**Brano dell'esercizio:**

“Mantenersi in movimento” è uno dei principali mezzi per assicurarsi una vita lunga e in salute. Chi pratica con regolarità un’attività fisica di intensità moderata per 2,5/5 ore a settimana o vigorosa per 1.15/2.5 ore a settimana o un equivalente combinazione di entrambe, ottiene una riduzione della mortalità cardiovascolare e della mortalità per tutte le cause dell’ordine del 20-30% rispetto ai soggetti che conducono una vita più sedentaria.

Il movimento

“Il movimento – ha spiegato il professor Lorenzo Palleschi – non solo previene la maggior parte delle malattie cardiovascolari e cronico-degenerative (anche la demenza di Alzheimer, definita per la sua altissima prevalenza la vera epidemia del terzo millennio), ma permette una miglior conservazione dell’efficienza fisica, garantendo così di vivere a lungo in forma e in piena autonomia. Il declino della massa, forza muscolare e capacità motorie che è stato a lungo considerato un corollario ineluttabile dell’invecchiamento, non si osserva, o è molto meno evidente in chi continua a praticare esercizio fisico anche in età matura-anziana: gli anziani over 80 che praticano esercizi di resistenza hanno performance motorie equivalenti alla classe di età 50-54 anni. I benefici della pratica dell’attività fisica – ha aggiunto il direttore scientifico del congresso di cardiogeriatria, insieme al professor Francesco Vetta – non si esauriscono neanche se consideriamo le persone più anziane e fragili. Un recente studio pubblicato quest’anno sulla prestigiosa rivista British Medical Journal ha dimostrato che un programma di esercizi condotto su una popolazione di persone anziane fragili (con riduzione della massa muscolare – definita sarcopenia) è in grado di ridurre l’incidenza di disabilità motoria, nello specifico di percorrere a piedi 400 metri in autonomia”.“Mantenersi in movimento è fondamentale, nelle persone anziane, anche in occasione di ricoveri in ospedale o in strutture sanitarie. La scarsa mobilità durante il ricovero ospedaliero– ha sottolineato Palleschi – comporta il rischio di declino funzionale (perdita dell’autonomia personale), maggior sviluppo di complicanze determinando un risultato complessivo del ricovero negativo. L’ipomobilità durante il ricovero può aumentare il rischio di morte di 30 volte rispetto ai soggetti ad alta mobilità”.

**Righe estratte:**
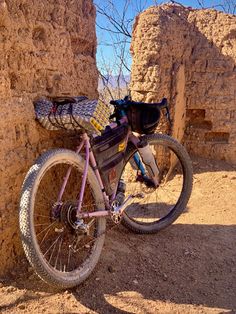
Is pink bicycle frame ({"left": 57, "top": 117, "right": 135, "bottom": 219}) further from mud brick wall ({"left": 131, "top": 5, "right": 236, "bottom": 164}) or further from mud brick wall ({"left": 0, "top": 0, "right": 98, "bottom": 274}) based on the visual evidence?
mud brick wall ({"left": 131, "top": 5, "right": 236, "bottom": 164})

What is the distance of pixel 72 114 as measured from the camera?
262 cm

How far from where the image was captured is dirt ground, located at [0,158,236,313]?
8.10ft

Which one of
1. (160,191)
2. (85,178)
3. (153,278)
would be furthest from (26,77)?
(160,191)

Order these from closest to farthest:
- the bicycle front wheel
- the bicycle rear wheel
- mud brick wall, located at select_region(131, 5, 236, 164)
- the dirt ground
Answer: the bicycle rear wheel
the dirt ground
the bicycle front wheel
mud brick wall, located at select_region(131, 5, 236, 164)

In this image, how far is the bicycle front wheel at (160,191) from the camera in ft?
11.8

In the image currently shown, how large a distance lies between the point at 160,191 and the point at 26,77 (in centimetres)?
259

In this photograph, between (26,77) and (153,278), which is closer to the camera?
(26,77)

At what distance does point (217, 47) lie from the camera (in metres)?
5.33

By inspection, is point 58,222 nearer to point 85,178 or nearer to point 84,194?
point 85,178

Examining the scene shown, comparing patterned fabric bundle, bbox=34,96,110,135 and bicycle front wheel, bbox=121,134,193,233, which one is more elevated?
patterned fabric bundle, bbox=34,96,110,135

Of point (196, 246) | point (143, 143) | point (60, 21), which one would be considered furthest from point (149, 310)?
point (60, 21)

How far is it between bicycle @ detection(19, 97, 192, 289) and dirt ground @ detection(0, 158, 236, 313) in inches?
5.1

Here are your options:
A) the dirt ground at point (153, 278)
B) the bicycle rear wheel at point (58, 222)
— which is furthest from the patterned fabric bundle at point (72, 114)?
the dirt ground at point (153, 278)

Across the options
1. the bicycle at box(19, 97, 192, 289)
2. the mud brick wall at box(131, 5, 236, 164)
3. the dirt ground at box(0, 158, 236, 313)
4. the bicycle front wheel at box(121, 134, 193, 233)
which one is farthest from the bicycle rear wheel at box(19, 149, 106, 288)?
the mud brick wall at box(131, 5, 236, 164)
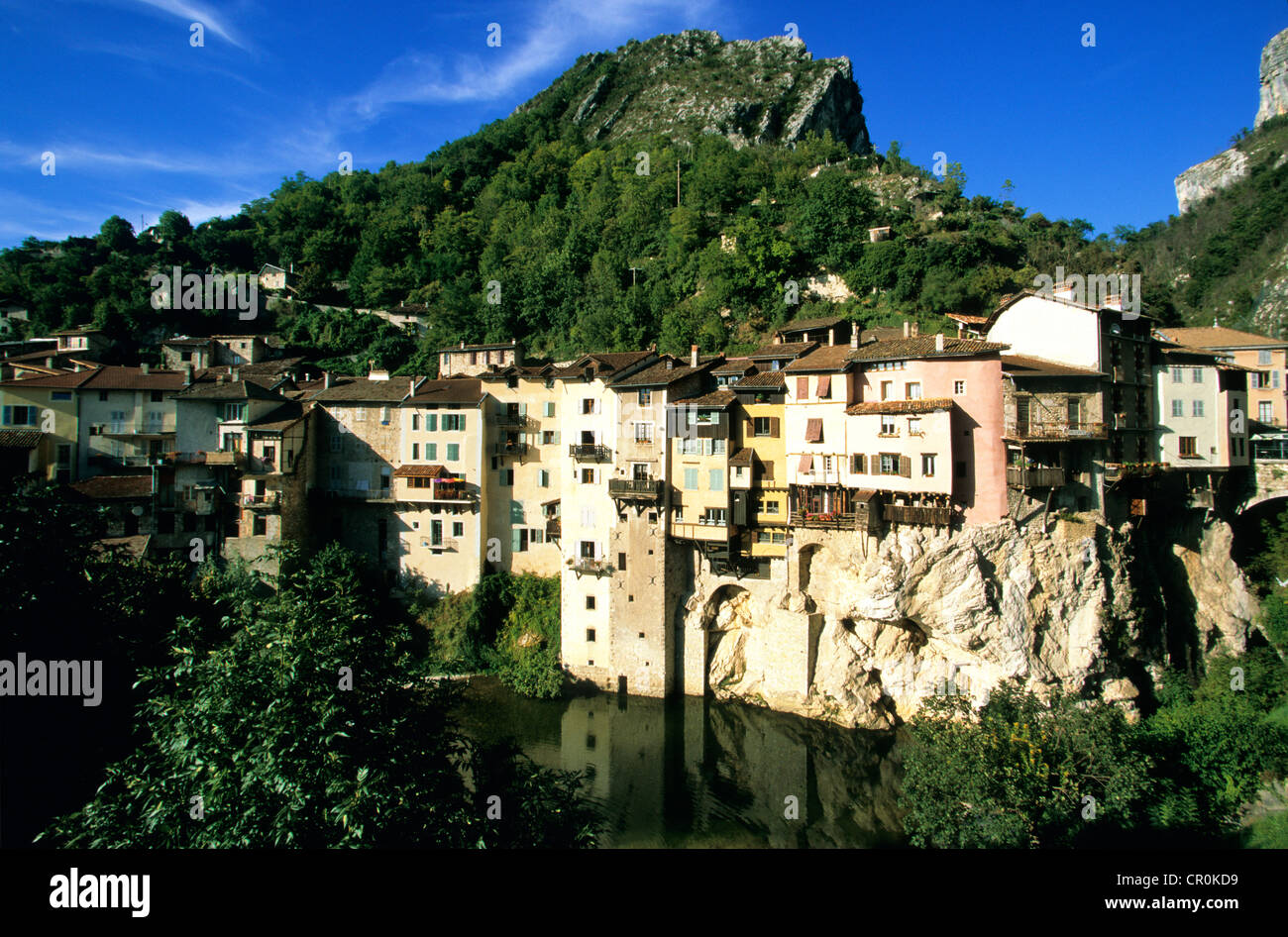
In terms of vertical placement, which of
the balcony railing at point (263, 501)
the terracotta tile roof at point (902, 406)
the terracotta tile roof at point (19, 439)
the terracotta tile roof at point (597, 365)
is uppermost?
the terracotta tile roof at point (597, 365)

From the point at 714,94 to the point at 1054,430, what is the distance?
64241mm

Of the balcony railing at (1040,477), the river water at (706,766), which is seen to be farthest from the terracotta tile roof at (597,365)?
the balcony railing at (1040,477)

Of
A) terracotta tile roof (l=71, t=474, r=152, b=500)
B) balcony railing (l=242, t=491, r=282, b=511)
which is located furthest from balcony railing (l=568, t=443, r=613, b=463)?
terracotta tile roof (l=71, t=474, r=152, b=500)

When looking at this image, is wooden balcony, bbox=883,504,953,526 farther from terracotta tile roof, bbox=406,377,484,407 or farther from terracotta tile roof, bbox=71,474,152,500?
terracotta tile roof, bbox=71,474,152,500

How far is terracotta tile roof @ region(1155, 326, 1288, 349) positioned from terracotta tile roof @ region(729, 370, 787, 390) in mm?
15397

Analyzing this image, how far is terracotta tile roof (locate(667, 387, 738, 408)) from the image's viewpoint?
2608 centimetres

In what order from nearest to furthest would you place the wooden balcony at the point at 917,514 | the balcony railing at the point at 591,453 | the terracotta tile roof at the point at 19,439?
the wooden balcony at the point at 917,514 < the terracotta tile roof at the point at 19,439 < the balcony railing at the point at 591,453

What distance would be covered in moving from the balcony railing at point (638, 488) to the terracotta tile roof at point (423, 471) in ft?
27.4

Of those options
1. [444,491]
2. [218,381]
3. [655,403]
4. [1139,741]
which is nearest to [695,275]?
[655,403]

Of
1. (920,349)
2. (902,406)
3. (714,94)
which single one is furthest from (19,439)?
(714,94)

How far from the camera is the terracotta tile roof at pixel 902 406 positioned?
72.6 feet

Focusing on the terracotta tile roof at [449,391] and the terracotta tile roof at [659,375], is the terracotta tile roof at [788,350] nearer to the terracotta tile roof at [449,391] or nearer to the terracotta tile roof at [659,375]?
the terracotta tile roof at [659,375]

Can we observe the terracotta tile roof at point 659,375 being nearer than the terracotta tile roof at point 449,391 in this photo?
Yes

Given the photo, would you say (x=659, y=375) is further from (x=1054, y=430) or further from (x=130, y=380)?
(x=130, y=380)
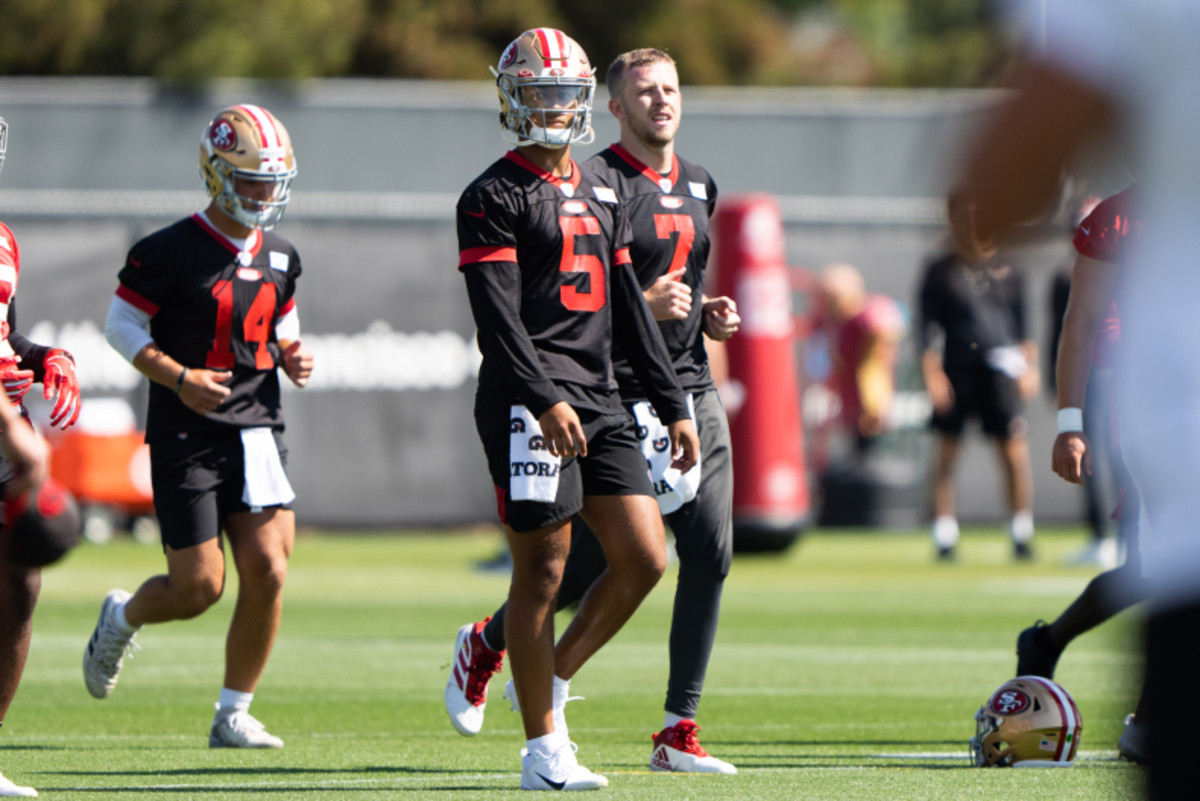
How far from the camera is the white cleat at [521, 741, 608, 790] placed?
5.45m

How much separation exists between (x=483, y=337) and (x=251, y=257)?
178 centimetres

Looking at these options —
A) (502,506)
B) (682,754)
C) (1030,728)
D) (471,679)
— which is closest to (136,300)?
(471,679)

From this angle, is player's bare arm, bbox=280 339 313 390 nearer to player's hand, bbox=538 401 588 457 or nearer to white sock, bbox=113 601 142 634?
white sock, bbox=113 601 142 634

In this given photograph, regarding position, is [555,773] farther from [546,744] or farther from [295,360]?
[295,360]

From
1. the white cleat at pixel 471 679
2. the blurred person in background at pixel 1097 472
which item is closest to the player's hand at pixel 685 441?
the white cleat at pixel 471 679

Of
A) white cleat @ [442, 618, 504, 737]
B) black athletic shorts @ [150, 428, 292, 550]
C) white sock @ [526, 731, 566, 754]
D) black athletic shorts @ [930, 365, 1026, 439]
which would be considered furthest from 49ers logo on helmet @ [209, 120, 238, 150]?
black athletic shorts @ [930, 365, 1026, 439]

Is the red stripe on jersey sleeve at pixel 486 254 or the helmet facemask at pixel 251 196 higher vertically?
the helmet facemask at pixel 251 196

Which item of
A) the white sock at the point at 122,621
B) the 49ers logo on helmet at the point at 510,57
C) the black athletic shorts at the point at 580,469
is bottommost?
the white sock at the point at 122,621

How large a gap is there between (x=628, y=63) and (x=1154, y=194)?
12.9 feet

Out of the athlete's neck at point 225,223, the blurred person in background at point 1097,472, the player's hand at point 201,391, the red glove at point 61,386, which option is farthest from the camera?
the blurred person in background at point 1097,472

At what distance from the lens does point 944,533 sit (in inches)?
606

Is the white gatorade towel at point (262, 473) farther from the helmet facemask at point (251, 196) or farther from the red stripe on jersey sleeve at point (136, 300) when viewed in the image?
the helmet facemask at point (251, 196)

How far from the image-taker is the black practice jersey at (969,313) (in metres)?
14.8

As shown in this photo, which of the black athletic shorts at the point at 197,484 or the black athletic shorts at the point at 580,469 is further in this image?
the black athletic shorts at the point at 197,484
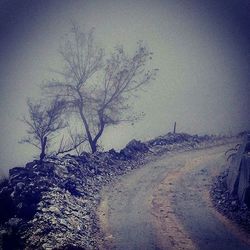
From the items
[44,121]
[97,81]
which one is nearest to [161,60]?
[97,81]

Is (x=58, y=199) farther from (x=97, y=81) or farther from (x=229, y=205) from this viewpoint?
(x=97, y=81)

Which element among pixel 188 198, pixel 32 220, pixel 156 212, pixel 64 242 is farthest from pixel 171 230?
pixel 32 220

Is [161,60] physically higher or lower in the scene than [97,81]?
higher

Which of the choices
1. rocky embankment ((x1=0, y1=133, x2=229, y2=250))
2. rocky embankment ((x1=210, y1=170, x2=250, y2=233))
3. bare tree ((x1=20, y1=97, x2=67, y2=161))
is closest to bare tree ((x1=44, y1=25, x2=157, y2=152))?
bare tree ((x1=20, y1=97, x2=67, y2=161))

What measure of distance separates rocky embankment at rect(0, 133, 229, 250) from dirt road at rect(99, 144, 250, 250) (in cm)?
92

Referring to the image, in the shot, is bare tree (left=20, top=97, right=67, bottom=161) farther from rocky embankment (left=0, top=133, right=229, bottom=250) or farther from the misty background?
the misty background

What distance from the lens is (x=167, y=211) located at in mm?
15219

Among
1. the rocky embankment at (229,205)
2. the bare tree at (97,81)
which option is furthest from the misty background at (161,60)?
the rocky embankment at (229,205)

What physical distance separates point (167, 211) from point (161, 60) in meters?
40.7

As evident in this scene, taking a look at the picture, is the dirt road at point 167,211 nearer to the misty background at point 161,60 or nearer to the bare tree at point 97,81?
the bare tree at point 97,81

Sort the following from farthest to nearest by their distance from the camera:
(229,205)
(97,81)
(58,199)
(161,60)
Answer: (161,60), (97,81), (58,199), (229,205)

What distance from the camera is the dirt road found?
12.6 metres

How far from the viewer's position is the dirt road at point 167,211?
1262 cm

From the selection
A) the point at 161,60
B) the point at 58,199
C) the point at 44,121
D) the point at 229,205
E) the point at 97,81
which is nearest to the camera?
the point at 229,205
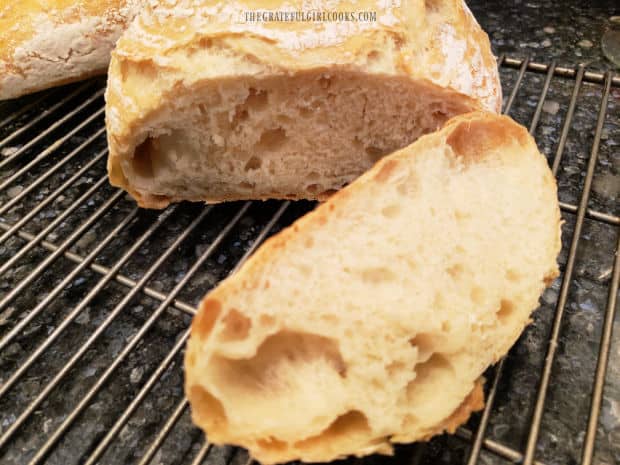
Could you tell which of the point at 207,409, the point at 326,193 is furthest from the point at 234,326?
the point at 326,193

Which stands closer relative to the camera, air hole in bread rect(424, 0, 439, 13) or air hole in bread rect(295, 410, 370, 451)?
air hole in bread rect(295, 410, 370, 451)

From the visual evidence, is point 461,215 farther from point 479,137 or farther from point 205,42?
point 205,42

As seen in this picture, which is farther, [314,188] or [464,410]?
[314,188]

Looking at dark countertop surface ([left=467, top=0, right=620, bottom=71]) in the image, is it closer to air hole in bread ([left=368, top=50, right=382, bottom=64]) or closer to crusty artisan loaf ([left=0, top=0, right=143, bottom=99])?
air hole in bread ([left=368, top=50, right=382, bottom=64])

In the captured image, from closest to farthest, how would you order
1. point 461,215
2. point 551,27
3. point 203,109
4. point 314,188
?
point 461,215, point 203,109, point 314,188, point 551,27

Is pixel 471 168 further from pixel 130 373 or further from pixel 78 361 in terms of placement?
pixel 78 361

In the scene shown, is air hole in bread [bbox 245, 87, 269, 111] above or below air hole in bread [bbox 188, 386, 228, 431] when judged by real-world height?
above

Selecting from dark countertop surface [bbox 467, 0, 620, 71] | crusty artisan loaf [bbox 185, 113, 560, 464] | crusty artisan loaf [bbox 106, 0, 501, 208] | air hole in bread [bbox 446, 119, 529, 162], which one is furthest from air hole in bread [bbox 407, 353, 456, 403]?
dark countertop surface [bbox 467, 0, 620, 71]
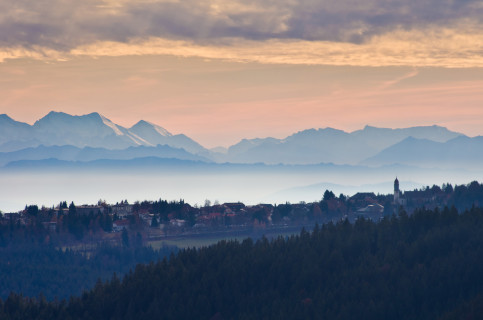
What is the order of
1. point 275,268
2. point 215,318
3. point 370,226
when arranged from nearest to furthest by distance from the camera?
point 215,318 < point 275,268 < point 370,226

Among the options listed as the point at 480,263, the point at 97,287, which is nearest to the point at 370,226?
the point at 480,263

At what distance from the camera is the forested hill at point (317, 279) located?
502 ft

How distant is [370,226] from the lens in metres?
195

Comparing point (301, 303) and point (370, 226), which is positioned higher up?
point (370, 226)

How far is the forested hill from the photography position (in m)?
153

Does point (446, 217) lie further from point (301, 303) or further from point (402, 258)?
point (301, 303)

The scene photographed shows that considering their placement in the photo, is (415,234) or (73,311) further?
(415,234)

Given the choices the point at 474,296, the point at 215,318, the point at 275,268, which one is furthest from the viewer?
the point at 275,268

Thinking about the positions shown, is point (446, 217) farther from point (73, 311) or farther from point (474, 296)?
point (73, 311)

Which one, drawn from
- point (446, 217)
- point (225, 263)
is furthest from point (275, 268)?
point (446, 217)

**Elenco dei compiti:**
1. Indica gli aspetti il cui declino, secondo il brano sul movimento, non si osserva o è molto meno evidente in chi continua a praticare esercizio fisico in età matura-anziana.
2. Rispondi a queste domande sul brano sul movimento.
(a) Di quanto si riduce la mortalità per chi pratica regolarmente attività fisica nelle quantità indicate?
(b) A quale classe di età equivalgono le performance motorie degli over 80 che praticano esercizi di resistenza?
(c) Su quale rivista è stato pubblicato lo studio sul programma di esercizi per anziani fragili?
Per rispondere serve soltanto il brano.

**Risposte in ordine:**
1. La massa, la forza muscolare e le capacità motorie.

2.
(a) Dell'ordine del 20-30% rispetto ai soggetti più sedentari.
(b) Alla classe di età 50-54 anni.
(c) Sul British Medical Journal.